▶ _Short task_:
Please pull out every line in the items below that contains the word "yellow", treating uppercase and lowercase as different.

▶ _Provided data_:

BEGIN

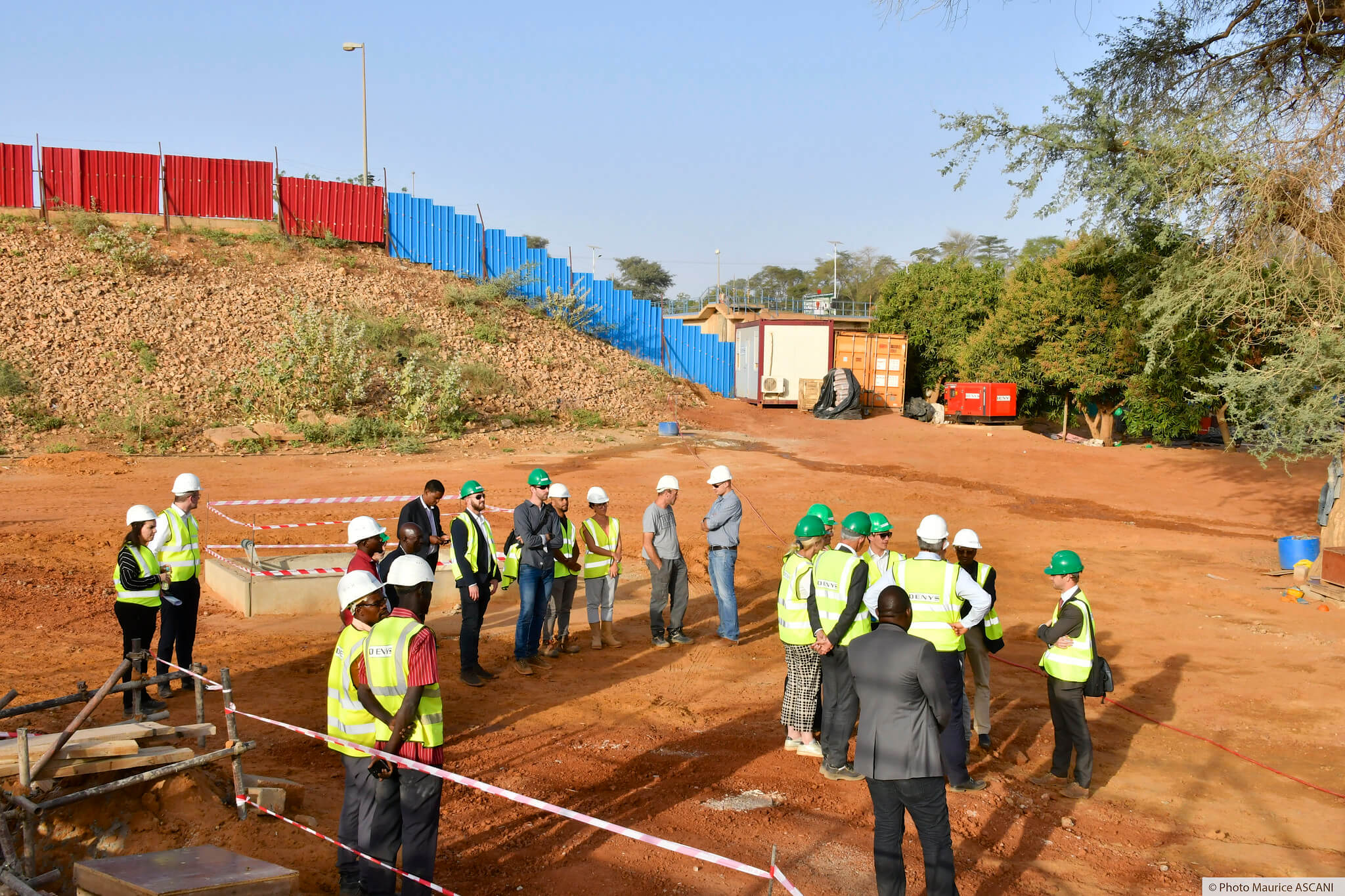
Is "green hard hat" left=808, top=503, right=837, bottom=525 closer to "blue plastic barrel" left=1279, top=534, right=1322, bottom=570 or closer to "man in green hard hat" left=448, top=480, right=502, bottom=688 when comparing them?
"man in green hard hat" left=448, top=480, right=502, bottom=688

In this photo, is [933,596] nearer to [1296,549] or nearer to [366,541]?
[366,541]

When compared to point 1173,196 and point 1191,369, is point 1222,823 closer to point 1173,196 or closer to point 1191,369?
point 1173,196

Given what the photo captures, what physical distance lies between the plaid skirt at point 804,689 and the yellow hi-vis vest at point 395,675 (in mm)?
3190

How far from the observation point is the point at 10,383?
72.3ft

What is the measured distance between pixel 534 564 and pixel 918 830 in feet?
16.4

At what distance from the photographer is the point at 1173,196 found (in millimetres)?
14008

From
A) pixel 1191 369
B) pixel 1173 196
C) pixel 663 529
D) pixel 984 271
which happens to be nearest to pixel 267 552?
pixel 663 529

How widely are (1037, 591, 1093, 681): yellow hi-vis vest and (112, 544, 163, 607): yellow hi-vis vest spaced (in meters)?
6.59

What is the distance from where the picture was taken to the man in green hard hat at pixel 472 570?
8.15 meters

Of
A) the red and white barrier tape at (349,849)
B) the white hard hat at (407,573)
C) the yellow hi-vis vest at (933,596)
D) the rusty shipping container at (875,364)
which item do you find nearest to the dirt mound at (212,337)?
the rusty shipping container at (875,364)

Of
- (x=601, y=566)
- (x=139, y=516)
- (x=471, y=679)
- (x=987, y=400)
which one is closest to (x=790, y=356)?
(x=987, y=400)

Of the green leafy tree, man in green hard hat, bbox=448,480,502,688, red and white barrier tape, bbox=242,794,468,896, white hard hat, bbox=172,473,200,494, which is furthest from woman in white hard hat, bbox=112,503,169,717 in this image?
the green leafy tree

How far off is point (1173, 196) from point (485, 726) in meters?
12.7

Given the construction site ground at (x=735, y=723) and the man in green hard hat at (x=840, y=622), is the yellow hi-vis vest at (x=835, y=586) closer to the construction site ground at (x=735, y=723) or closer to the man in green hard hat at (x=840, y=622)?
the man in green hard hat at (x=840, y=622)
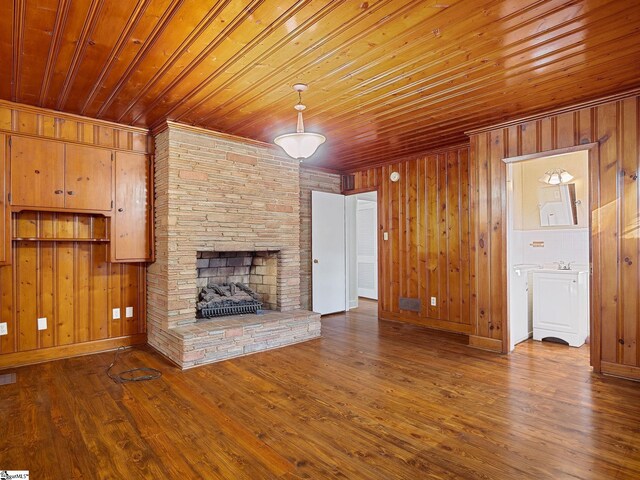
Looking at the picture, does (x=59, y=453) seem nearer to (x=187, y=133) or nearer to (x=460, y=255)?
(x=187, y=133)

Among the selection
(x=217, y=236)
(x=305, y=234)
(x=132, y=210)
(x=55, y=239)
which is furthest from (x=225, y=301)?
(x=305, y=234)

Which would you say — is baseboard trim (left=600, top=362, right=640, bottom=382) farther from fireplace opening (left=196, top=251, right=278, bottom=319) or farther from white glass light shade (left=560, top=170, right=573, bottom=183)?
fireplace opening (left=196, top=251, right=278, bottom=319)

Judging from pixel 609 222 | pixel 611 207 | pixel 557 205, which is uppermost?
pixel 557 205

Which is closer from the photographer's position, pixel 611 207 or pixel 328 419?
pixel 328 419

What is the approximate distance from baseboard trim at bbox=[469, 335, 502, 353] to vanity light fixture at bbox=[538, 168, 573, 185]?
2520 millimetres

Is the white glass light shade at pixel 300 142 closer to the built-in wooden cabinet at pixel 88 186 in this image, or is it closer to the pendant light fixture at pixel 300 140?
the pendant light fixture at pixel 300 140

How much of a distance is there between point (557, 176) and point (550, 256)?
1135 millimetres

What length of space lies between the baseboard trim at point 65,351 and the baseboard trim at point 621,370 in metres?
4.95

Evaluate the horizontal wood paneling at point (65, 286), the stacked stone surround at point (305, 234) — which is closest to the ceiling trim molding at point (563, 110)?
the stacked stone surround at point (305, 234)

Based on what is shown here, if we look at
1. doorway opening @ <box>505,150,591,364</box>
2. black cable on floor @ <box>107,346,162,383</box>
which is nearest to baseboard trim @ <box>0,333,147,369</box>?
black cable on floor @ <box>107,346,162,383</box>

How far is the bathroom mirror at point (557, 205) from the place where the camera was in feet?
16.6

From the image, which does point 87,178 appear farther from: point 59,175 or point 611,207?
point 611,207

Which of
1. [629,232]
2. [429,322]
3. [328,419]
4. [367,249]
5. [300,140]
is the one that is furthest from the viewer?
[367,249]

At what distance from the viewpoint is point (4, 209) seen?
11.5ft
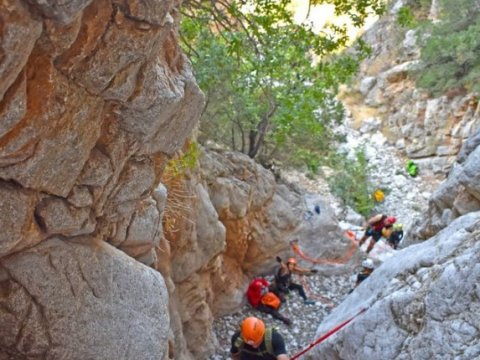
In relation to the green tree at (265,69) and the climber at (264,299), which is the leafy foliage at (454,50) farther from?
the climber at (264,299)

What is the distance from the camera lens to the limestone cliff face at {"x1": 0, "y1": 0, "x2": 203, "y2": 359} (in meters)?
3.14

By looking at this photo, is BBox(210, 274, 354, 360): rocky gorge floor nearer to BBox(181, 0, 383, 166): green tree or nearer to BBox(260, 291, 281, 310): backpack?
BBox(260, 291, 281, 310): backpack

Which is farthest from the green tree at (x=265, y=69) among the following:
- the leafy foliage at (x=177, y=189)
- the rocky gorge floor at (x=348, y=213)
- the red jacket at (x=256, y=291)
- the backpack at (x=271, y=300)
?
the backpack at (x=271, y=300)

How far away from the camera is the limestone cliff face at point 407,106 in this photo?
77.3ft

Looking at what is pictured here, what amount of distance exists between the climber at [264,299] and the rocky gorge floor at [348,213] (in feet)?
0.45

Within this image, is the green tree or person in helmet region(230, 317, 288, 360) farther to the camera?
the green tree

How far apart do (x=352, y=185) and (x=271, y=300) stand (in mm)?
12919

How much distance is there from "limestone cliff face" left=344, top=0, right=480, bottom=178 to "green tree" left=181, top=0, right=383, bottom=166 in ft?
33.3

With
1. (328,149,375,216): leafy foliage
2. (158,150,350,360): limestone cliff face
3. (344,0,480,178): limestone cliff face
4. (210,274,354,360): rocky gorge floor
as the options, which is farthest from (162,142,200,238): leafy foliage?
(344,0,480,178): limestone cliff face

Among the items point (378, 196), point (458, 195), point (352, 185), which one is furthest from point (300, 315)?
point (378, 196)

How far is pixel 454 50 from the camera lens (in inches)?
875

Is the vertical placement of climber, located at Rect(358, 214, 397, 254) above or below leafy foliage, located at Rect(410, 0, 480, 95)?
below

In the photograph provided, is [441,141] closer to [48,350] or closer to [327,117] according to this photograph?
[327,117]

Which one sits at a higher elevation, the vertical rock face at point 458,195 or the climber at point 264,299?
the vertical rock face at point 458,195
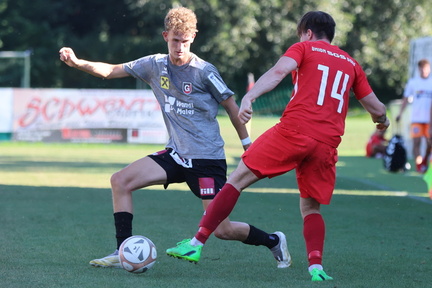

END

▶ _Reply to the task_:
Given what the photo captures, what physical distance lies between the plaid skirt at point 804,689 and the yellow hi-vis vest at point 395,675 (in mm)?
How widely are (1037, 591, 1093, 681): yellow hi-vis vest and (112, 544, 163, 607): yellow hi-vis vest spaced (in meters)?
C) the yellow hi-vis vest at (933,596)
Given the construction site ground at (x=735, y=723) and the man in green hard hat at (x=840, y=622), is the yellow hi-vis vest at (x=835, y=586) closer to the construction site ground at (x=735, y=723) or closer to the man in green hard hat at (x=840, y=622)?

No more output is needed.